Multilingual support covers major languages including Chinese, English, and others typical of models trained on web-scale data. Function-calling and instruction-following are robust enough for building tool-using agents and automated pipelines.
For developers, the practical use cases are: automated code review across large repositories, bug fixing with full project context, generating documentation from codebases, building terminal-based coding assistants, and creating long-running agentic workflows that require maintaining state over extended interactions.
This is a 1600B total parameter MoE model with 48B active parameters. The local hardware requirements depend entirely on which quantization level you can tolerate.
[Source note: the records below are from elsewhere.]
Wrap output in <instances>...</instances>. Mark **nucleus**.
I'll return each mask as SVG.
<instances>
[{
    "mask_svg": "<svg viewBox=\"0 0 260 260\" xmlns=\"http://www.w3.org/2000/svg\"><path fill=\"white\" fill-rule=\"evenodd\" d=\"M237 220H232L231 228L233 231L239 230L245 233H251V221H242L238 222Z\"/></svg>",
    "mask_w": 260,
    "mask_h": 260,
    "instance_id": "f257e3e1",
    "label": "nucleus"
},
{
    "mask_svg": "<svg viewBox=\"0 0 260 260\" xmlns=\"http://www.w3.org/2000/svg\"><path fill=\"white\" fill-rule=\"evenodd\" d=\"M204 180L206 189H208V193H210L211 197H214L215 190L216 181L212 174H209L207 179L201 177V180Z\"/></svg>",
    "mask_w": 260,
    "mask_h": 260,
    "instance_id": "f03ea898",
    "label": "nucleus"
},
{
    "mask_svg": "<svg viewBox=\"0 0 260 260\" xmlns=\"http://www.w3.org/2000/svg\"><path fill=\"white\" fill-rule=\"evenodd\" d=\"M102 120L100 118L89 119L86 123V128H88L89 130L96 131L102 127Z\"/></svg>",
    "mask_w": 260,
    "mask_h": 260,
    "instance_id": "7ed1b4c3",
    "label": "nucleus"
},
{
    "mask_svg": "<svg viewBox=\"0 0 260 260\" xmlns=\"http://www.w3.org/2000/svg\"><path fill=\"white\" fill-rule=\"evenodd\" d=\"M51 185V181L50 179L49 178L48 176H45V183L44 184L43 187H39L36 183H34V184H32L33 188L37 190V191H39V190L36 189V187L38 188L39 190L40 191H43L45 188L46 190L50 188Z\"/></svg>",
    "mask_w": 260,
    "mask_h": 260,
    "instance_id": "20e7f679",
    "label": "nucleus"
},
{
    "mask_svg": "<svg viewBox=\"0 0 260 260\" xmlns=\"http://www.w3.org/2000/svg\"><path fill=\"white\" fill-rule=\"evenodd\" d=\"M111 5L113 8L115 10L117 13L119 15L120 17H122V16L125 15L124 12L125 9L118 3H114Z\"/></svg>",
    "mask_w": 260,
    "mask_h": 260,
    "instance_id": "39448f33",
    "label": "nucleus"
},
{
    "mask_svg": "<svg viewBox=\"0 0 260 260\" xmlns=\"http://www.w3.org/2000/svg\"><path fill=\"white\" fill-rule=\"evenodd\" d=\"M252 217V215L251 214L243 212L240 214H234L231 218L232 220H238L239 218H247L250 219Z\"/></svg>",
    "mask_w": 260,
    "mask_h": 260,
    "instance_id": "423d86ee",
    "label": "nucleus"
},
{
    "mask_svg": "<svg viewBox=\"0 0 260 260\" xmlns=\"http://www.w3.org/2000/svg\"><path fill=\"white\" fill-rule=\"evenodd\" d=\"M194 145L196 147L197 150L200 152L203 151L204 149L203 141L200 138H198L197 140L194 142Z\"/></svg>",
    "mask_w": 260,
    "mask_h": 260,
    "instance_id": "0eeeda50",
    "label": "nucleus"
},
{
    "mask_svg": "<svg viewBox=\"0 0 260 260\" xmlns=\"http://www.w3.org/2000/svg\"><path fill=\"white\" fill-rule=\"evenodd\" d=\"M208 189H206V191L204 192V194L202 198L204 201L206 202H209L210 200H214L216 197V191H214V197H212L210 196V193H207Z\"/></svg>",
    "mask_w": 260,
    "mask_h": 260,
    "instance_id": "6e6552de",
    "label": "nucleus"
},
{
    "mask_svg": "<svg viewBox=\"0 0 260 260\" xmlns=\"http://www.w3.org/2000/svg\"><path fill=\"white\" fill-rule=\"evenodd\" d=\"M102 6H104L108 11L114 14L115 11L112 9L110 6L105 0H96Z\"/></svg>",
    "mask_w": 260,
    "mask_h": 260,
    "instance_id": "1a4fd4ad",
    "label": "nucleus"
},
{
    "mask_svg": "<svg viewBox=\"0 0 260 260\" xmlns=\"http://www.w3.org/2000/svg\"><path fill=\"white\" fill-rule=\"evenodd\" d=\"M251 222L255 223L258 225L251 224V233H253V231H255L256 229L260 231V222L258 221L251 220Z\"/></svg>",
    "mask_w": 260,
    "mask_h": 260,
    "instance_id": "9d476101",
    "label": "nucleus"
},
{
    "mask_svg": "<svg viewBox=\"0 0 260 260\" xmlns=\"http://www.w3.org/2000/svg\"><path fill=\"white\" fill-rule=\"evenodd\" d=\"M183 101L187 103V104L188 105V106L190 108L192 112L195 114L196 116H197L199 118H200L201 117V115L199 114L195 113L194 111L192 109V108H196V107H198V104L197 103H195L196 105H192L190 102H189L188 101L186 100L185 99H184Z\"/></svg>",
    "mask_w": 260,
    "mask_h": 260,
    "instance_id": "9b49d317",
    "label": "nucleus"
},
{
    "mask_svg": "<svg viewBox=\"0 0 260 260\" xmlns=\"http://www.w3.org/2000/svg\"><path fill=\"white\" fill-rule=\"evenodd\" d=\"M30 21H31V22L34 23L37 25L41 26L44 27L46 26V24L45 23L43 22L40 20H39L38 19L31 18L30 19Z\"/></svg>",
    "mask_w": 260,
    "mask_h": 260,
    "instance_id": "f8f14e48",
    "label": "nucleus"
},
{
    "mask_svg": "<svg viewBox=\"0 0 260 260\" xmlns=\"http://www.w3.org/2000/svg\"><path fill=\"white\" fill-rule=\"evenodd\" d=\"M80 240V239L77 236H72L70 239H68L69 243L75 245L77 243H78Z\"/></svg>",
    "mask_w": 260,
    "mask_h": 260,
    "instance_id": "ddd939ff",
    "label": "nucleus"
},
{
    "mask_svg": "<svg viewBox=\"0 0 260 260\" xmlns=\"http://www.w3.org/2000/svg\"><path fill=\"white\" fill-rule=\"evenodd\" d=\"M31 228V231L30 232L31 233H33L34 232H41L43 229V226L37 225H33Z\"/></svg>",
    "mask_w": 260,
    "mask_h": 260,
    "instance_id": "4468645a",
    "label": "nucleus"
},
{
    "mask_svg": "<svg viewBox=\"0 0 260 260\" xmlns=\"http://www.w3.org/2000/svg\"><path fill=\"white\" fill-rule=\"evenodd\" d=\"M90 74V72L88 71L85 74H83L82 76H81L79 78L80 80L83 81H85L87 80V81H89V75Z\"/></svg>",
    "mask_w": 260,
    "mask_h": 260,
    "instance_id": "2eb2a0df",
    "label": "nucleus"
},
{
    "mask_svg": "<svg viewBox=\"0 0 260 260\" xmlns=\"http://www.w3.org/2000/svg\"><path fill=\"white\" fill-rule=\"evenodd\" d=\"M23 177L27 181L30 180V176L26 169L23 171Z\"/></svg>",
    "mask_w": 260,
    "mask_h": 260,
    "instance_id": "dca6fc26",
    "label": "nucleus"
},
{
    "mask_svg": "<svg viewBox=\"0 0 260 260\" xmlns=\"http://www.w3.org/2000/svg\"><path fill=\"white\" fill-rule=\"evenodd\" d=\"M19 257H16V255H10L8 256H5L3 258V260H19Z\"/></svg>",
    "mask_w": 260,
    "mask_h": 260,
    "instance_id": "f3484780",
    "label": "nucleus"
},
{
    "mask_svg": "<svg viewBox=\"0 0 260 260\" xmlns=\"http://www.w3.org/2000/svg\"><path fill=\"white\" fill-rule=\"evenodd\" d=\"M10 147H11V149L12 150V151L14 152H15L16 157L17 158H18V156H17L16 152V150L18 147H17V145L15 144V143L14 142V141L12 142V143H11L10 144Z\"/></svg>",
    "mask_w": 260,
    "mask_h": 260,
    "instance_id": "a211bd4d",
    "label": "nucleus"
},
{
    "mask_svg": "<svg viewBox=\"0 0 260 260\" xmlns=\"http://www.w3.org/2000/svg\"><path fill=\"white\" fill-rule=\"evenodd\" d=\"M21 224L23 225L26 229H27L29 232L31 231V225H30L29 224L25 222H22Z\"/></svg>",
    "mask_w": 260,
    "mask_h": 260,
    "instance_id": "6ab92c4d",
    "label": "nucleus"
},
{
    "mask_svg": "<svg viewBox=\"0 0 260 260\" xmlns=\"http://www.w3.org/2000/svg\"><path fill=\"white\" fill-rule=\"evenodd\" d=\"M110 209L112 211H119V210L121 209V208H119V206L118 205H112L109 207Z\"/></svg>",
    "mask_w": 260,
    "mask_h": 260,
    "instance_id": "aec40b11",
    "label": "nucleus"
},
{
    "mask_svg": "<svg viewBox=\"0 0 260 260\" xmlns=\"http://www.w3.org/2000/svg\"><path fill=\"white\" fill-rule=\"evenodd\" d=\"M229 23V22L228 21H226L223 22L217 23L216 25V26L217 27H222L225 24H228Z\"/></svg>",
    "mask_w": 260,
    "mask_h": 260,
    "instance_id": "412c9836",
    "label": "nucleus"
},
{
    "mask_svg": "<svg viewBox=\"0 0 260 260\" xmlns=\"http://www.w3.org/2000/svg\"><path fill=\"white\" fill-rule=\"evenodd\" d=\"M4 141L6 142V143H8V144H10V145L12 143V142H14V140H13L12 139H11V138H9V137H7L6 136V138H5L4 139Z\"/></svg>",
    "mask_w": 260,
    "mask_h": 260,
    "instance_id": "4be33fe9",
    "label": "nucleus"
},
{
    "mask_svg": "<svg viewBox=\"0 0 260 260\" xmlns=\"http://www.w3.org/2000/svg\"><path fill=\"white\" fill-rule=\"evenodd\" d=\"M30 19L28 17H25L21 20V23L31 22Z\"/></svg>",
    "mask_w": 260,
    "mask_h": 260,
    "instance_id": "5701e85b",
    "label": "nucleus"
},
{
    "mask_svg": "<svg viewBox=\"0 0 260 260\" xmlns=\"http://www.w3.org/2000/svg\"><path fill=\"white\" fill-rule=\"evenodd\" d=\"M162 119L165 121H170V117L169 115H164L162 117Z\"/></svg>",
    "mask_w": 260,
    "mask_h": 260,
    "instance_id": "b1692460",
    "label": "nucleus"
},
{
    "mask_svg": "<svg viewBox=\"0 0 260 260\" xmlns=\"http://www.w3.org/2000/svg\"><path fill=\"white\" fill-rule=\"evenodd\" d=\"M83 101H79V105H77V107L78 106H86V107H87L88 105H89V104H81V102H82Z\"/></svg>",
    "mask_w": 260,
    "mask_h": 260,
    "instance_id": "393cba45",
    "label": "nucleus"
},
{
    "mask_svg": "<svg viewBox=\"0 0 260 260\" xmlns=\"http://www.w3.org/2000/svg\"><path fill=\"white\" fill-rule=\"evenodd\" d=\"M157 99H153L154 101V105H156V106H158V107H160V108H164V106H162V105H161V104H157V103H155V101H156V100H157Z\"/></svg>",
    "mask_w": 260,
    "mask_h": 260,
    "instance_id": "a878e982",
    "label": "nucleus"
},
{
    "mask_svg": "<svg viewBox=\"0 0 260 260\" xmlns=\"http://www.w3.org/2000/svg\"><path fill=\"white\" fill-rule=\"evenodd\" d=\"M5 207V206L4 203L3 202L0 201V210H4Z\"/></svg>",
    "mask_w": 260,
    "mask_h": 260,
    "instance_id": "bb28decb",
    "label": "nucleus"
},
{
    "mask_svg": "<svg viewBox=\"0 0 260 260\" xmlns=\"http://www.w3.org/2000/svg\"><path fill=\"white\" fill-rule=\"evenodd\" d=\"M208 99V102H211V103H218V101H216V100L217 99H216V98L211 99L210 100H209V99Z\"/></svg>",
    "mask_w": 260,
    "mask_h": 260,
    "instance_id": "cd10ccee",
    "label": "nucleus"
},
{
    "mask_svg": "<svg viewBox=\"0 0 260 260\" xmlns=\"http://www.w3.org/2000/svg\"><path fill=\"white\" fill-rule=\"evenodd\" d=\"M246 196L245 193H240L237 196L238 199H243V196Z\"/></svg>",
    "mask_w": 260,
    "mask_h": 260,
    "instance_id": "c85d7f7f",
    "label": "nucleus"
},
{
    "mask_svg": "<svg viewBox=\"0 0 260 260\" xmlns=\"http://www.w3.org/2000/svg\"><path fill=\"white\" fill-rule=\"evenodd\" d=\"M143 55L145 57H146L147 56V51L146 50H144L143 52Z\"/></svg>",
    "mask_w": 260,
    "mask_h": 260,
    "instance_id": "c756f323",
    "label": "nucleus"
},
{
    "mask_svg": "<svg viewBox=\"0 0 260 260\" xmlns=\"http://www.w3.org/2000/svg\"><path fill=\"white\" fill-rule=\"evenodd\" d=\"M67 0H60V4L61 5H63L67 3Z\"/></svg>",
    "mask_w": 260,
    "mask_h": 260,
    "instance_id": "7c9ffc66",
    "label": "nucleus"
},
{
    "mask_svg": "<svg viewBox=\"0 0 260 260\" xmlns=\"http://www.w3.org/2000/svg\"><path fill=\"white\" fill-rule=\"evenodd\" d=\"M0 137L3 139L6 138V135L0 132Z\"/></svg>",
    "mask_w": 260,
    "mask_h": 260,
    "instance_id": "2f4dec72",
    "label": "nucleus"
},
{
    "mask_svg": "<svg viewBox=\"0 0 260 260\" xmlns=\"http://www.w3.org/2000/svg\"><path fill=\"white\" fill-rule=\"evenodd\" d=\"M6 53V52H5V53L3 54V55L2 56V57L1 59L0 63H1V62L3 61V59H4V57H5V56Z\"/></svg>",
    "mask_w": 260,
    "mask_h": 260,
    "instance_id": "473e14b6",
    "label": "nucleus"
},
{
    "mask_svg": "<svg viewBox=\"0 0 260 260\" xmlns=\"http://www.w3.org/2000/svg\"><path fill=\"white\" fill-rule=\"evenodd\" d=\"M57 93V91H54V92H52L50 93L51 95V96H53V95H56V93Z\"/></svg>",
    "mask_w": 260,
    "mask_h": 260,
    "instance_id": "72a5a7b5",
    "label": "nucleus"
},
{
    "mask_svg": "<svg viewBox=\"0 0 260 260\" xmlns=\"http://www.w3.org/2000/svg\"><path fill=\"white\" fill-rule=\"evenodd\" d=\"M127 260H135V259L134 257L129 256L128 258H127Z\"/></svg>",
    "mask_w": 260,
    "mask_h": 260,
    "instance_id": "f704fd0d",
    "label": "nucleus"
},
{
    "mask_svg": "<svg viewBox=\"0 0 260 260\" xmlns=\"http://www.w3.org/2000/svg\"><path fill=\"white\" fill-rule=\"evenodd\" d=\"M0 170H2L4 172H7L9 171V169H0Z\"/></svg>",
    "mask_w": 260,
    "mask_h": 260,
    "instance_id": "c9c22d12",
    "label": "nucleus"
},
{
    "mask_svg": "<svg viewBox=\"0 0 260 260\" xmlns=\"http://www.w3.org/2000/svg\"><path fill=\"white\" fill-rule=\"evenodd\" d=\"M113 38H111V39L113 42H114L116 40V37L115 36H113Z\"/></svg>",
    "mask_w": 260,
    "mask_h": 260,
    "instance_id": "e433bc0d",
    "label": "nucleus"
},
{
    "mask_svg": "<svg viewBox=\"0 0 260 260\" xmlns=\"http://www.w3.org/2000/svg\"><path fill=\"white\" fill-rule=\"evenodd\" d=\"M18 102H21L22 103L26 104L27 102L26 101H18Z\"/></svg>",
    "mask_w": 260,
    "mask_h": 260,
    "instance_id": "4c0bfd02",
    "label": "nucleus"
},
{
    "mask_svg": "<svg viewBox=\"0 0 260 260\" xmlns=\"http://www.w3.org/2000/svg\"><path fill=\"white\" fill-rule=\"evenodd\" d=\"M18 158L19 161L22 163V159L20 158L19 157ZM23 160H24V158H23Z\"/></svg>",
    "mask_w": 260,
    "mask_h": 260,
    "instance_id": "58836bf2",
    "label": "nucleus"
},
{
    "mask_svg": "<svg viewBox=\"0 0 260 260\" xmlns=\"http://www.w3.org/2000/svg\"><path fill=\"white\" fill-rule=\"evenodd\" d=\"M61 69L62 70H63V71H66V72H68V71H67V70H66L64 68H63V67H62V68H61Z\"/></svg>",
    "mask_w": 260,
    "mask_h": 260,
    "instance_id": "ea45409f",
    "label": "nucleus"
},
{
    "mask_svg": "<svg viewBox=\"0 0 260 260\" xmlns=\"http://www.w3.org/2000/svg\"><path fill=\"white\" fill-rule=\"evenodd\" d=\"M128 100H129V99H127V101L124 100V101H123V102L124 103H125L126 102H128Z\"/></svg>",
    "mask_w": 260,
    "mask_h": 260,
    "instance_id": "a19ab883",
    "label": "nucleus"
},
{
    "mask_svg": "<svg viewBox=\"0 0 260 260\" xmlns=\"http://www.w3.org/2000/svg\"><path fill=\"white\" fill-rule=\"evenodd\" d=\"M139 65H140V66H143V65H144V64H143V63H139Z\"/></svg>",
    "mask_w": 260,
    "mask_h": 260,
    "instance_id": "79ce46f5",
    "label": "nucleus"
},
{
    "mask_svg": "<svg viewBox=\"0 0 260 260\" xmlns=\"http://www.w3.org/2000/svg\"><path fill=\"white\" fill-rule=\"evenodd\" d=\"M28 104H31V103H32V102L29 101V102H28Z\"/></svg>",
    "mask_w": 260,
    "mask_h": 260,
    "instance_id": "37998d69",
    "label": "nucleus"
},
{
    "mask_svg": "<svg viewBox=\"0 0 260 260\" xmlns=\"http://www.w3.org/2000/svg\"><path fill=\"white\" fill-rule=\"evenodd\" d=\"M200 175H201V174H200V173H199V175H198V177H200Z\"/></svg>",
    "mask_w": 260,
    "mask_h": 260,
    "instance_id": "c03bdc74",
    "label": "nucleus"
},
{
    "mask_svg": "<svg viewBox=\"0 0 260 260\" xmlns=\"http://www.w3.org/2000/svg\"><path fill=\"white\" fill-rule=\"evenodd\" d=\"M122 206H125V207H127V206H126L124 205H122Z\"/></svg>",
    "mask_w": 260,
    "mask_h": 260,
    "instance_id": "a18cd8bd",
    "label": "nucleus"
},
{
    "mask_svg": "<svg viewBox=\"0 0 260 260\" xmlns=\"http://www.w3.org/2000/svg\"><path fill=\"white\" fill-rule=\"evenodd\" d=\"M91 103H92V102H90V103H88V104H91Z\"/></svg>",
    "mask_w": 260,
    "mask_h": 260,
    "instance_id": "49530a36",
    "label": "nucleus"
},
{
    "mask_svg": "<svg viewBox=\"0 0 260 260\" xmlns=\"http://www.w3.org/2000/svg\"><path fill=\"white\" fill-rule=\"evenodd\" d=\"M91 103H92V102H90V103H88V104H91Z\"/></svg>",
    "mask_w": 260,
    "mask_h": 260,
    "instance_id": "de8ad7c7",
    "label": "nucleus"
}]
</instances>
Minimum VRAM requirements by quantization:
| Quantization | VRAM Required | Quality Impact |
|---|---|---|
| FP8 (native) | ~96 GB | Full quality |
| Q4_K_M | ~28 GB | Minimal quality loss |
| Q3_K_M | ~22 GB | Noticeable quality loss |
| Q2_K | ~16 GB | Significant quality loss |
Realistic hardware scenarios:
Recommended setup for most practitioners: Q4_K_M quantization. It preserves most of the model's capabilities while fitting into 28 GB. If you have 24 GB VRAM, Q3_K_M is the practical ceiling for acceptable speed.
Getting started: Ollama supports LongCat-2.0. Pull it with ollama pull longcat-2.0. For custom quantization, use llama.cpp with the -b flag to set batch size and -ngl for GPU layers. Expect to experiment with layer offloading ratios — this model benefits from as many layers on GPU as your VRAM allows.
Tokens per second expectations: On a single RTX 4090 with Q4_K_M and optimal offloading, approximately 3-8 tok/s. On dual 4090s, 15-25 tok/s. On an A100 80GB with FP8, 30-50 tok/s. If you need production throughput, this model requires datacenter hardware or multi-GPU setups.
vs DeepSeek-V3 (671B total, 37B active)
DeepSeek-V3 is the closest direct competitor. It has fewer total parameters but similar active parameters. DeepSeek-V3 has stronger general reasoning benchmarks and broader community adoption. LongCat-2.0 pulls ahead on long-context tasks (1M vs 128K native) and agentic coding benchmarks. Choose LongCat-2.0 if you need the million-token context and repository-level code editing. Choose DeepSeek-V3 if you want a more mature ecosystem with more quantization tooling and community support.
vs Qwen3-235B-A22B (235B total, 22B active)
Qwen3 is a smaller MoE model that fits more easily on consumer hardware. It runs Q4_K_M on a single 24 GB GPU at usable speeds. LongCat-2.0 outperforms it on coding benchmarks, reasoning depth, and context length by a wide margin. Choose Qwen3 if you need something that runs comfortably on one GPU. Choose LongCat-2.0 if you have multi-GPU or high-VRAM hardware and need the extra capability.
The tradeoff is clear: LongCat-2.0 delivers frontier-level coding and long-context capability at the cost of demanding hardware. If you have the hardware, it is the strongest open-weight option for agentic coding workflows. If you are limited to a single consumer GPU, you will need to quantize heavily and accept slower generation.